── Material supplied ──

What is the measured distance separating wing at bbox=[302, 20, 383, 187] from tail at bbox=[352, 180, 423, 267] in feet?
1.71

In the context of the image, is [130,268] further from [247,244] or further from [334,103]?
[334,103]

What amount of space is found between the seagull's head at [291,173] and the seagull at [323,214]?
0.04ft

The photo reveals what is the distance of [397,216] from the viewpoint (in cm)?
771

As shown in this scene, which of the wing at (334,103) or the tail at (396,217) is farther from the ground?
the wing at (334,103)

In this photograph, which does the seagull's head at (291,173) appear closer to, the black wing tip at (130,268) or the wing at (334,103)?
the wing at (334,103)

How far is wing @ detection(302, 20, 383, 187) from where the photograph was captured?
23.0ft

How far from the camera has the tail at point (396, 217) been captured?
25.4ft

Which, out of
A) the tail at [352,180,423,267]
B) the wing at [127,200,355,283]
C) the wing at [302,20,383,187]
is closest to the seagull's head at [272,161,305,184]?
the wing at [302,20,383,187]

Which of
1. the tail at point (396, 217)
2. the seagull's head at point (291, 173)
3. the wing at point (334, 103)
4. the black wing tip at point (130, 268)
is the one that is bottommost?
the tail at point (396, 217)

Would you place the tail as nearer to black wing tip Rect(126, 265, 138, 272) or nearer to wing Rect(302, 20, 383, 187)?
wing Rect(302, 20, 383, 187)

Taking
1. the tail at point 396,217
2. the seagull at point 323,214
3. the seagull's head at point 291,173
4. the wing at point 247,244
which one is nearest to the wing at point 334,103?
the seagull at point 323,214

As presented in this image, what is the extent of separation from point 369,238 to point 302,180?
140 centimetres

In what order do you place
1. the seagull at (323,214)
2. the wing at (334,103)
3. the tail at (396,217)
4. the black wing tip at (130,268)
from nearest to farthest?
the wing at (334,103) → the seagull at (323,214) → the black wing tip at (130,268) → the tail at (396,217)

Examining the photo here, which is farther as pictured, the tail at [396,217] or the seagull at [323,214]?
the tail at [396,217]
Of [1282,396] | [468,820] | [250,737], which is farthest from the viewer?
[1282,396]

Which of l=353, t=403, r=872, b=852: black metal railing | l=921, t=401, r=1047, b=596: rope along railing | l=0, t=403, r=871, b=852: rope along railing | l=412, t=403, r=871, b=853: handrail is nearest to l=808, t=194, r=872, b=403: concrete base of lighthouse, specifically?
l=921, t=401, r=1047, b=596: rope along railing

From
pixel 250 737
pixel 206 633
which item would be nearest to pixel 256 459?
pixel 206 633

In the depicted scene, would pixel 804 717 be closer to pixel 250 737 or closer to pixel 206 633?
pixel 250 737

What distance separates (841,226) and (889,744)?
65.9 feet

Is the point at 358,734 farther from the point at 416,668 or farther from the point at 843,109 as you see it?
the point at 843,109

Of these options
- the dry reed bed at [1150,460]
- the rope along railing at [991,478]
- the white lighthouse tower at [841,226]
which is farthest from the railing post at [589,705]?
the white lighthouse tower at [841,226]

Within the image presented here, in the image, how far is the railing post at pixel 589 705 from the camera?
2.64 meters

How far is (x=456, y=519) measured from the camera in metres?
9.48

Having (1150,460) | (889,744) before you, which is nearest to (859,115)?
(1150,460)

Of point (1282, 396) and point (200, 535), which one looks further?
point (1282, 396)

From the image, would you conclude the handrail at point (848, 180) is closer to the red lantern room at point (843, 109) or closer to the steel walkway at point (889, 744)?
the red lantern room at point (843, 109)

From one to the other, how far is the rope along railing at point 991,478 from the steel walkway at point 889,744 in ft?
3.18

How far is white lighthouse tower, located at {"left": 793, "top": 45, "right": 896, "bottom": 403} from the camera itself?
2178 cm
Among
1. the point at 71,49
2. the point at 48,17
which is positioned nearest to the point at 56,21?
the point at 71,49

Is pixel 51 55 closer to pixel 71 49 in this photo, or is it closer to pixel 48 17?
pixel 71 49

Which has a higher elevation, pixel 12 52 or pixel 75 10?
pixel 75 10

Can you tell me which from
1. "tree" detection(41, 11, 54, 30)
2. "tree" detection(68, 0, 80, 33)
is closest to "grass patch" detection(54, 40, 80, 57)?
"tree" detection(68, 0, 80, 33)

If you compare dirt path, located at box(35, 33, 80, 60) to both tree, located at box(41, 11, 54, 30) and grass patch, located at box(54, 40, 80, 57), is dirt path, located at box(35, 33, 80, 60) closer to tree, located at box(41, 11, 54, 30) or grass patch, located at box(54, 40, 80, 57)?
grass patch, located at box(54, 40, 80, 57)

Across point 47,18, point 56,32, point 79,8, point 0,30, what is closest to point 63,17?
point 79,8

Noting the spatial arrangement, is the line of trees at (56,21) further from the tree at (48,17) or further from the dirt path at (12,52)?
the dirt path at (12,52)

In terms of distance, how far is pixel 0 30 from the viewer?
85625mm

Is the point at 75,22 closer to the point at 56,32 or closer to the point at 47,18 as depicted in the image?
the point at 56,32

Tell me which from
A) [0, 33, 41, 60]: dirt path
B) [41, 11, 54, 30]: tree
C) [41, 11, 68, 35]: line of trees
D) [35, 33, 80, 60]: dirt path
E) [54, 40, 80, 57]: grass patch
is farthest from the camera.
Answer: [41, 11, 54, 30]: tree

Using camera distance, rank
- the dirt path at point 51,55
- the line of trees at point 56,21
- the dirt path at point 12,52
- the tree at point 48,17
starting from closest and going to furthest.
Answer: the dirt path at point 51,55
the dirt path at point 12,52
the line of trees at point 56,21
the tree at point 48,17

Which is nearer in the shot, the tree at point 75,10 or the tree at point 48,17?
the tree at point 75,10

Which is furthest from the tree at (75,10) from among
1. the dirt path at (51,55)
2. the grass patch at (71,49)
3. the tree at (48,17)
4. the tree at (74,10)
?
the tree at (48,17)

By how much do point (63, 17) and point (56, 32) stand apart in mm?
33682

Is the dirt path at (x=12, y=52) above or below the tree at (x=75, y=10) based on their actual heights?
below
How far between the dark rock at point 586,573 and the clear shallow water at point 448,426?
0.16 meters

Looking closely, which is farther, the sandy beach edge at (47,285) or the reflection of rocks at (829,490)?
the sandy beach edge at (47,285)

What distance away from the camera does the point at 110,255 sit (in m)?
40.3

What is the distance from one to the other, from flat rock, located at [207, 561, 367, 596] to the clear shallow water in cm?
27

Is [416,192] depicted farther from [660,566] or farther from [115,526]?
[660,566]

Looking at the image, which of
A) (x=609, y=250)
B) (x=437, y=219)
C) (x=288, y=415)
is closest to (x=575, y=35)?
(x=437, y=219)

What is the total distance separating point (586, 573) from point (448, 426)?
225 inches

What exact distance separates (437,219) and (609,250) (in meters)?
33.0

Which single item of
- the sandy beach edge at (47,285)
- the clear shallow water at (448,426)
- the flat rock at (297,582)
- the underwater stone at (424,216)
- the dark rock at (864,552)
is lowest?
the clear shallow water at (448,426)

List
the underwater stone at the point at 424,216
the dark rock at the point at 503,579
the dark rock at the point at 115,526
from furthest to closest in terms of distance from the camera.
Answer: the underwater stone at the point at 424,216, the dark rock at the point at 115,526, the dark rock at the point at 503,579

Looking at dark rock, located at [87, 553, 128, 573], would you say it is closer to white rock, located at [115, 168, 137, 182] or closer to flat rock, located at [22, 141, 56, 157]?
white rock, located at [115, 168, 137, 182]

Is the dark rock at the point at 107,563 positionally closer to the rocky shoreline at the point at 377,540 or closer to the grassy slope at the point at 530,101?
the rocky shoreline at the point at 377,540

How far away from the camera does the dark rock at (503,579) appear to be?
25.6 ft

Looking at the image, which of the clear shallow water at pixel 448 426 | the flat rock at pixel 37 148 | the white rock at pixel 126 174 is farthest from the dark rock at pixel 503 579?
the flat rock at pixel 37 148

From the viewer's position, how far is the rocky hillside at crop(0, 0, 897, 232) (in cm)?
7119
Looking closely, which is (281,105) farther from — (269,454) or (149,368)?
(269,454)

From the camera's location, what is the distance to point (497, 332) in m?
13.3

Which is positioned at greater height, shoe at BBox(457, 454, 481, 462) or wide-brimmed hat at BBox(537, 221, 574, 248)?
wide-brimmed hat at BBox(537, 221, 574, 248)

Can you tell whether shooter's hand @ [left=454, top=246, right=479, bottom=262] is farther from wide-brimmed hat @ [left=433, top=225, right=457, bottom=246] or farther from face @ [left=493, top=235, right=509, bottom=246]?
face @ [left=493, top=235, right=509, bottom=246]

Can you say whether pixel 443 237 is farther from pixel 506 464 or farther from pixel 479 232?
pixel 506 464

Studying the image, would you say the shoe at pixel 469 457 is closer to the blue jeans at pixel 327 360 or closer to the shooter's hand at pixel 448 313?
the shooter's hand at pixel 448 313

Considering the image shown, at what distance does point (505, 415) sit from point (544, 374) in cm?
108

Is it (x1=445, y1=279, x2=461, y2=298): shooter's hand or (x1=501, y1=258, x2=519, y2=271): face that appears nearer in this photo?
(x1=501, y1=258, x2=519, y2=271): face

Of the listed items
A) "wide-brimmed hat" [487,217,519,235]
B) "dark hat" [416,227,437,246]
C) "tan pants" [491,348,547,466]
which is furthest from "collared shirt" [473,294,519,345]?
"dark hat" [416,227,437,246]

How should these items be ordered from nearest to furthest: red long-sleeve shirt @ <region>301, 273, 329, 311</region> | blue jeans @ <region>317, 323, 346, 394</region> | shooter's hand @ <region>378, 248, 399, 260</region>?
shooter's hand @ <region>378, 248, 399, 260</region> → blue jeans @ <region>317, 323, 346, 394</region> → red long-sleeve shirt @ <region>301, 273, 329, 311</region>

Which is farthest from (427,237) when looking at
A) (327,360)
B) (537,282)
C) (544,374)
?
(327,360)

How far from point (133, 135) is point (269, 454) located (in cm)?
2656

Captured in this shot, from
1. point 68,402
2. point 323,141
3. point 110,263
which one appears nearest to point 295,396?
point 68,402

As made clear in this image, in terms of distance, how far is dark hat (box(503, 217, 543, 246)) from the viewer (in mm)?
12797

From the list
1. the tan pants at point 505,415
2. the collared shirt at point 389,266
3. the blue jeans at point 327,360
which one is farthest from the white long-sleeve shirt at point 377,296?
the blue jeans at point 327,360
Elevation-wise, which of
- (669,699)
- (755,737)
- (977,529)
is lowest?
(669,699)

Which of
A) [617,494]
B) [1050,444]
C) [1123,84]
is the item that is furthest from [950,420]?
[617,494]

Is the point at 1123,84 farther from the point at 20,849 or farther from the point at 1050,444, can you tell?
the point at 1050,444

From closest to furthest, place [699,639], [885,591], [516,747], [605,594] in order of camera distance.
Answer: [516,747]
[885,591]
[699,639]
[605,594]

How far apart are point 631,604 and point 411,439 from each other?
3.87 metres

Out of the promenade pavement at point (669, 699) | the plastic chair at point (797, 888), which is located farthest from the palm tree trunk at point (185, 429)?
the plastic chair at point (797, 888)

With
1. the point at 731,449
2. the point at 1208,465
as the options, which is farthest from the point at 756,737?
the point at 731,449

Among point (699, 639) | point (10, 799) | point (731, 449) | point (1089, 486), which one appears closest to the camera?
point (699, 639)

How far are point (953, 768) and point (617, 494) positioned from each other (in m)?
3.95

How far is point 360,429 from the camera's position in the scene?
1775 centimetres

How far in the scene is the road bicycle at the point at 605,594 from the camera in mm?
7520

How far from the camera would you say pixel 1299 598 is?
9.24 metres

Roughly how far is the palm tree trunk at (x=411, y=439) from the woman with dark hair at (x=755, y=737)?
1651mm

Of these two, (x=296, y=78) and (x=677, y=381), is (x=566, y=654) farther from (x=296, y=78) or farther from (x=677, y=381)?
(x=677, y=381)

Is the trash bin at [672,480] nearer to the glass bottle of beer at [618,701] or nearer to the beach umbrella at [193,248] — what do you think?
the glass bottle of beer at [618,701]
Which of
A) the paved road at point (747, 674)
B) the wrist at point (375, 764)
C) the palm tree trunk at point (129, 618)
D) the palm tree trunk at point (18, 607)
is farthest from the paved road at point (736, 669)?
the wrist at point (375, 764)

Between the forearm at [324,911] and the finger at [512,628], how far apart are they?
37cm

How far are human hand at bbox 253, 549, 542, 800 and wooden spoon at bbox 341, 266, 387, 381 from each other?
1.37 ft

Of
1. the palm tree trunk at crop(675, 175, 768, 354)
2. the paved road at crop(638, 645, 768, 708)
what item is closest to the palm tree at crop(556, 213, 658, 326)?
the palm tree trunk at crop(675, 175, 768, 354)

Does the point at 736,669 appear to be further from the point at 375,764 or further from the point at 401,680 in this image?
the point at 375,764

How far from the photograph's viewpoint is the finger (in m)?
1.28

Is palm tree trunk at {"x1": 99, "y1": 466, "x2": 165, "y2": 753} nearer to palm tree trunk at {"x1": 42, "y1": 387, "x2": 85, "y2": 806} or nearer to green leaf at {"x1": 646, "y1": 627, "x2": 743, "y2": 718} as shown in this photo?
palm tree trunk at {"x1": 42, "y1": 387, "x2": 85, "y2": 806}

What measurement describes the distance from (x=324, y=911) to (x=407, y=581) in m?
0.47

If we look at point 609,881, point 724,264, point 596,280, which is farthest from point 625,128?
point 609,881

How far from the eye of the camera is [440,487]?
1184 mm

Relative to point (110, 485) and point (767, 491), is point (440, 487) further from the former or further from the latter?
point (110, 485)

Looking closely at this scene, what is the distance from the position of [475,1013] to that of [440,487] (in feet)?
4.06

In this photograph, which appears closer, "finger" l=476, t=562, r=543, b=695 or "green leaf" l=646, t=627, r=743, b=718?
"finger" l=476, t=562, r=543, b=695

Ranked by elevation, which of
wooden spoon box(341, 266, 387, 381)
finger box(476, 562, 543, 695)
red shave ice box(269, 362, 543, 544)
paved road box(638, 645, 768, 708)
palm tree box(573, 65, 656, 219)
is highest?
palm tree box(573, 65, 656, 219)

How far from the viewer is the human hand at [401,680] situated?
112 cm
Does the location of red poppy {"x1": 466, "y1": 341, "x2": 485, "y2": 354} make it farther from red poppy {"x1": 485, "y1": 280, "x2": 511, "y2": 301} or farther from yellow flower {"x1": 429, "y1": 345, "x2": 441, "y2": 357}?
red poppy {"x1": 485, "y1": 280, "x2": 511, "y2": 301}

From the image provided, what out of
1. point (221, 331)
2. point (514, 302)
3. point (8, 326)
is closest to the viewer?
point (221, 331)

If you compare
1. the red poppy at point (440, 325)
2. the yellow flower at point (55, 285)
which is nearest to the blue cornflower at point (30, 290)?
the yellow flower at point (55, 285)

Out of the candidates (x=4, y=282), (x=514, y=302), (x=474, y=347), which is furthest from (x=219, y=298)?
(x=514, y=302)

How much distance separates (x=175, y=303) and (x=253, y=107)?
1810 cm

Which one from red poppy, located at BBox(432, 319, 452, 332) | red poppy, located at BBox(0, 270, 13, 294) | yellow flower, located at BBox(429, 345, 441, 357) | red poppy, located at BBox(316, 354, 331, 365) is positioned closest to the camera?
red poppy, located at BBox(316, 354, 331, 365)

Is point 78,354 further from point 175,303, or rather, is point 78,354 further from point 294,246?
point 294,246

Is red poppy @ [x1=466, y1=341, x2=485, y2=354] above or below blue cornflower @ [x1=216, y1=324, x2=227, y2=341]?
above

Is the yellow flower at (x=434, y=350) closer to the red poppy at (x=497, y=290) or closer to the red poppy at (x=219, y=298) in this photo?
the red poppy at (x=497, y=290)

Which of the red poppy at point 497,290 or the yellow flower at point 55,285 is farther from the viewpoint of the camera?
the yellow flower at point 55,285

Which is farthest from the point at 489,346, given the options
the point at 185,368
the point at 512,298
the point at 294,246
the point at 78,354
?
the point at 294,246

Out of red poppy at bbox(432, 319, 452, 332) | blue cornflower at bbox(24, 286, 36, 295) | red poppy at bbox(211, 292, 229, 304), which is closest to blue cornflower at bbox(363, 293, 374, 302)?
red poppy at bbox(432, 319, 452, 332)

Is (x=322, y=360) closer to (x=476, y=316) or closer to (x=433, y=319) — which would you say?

───

→ **Work to complete**: From the line holding "Out of the candidates" through the last line above, reproduce each line exactly and add nothing.

→ **Task response**:
Out of the candidates (x=4, y=282), (x=514, y=302), (x=474, y=347), which is furthest from (x=219, y=298)?
(x=514, y=302)

How much distance separates (x=175, y=303) and (x=253, y=107)?
1810 cm

Which one from red poppy, located at BBox(432, 319, 452, 332) | red poppy, located at BBox(0, 270, 13, 294) | yellow flower, located at BBox(429, 345, 441, 357) | red poppy, located at BBox(316, 354, 331, 365) is positioned closest to the camera?
red poppy, located at BBox(316, 354, 331, 365)

Is point 78,354 further from point 175,303, or rather, is point 78,354 further from point 294,246?
point 294,246

Is red poppy @ [x1=466, y1=341, x2=485, y2=354] above or below blue cornflower @ [x1=216, y1=324, x2=227, y2=341]?
above

Is the yellow flower at (x=434, y=350) closer to the red poppy at (x=497, y=290) or closer to the red poppy at (x=219, y=298) in this photo?
the red poppy at (x=497, y=290)

Which of the red poppy at point 497,290 or the yellow flower at point 55,285 is farther from the viewpoint of the camera?
the yellow flower at point 55,285

Which is farthest from the point at 489,346, given the options
the point at 185,368
the point at 512,298
the point at 294,246
the point at 78,354
?
the point at 294,246

Out of red poppy at bbox(432, 319, 452, 332) | blue cornflower at bbox(24, 286, 36, 295) | red poppy at bbox(211, 292, 229, 304), which is closest to blue cornflower at bbox(363, 293, 374, 302)?
red poppy at bbox(432, 319, 452, 332)

Is (x=322, y=360) closer to (x=476, y=316) or closer to (x=433, y=319) — which would you say?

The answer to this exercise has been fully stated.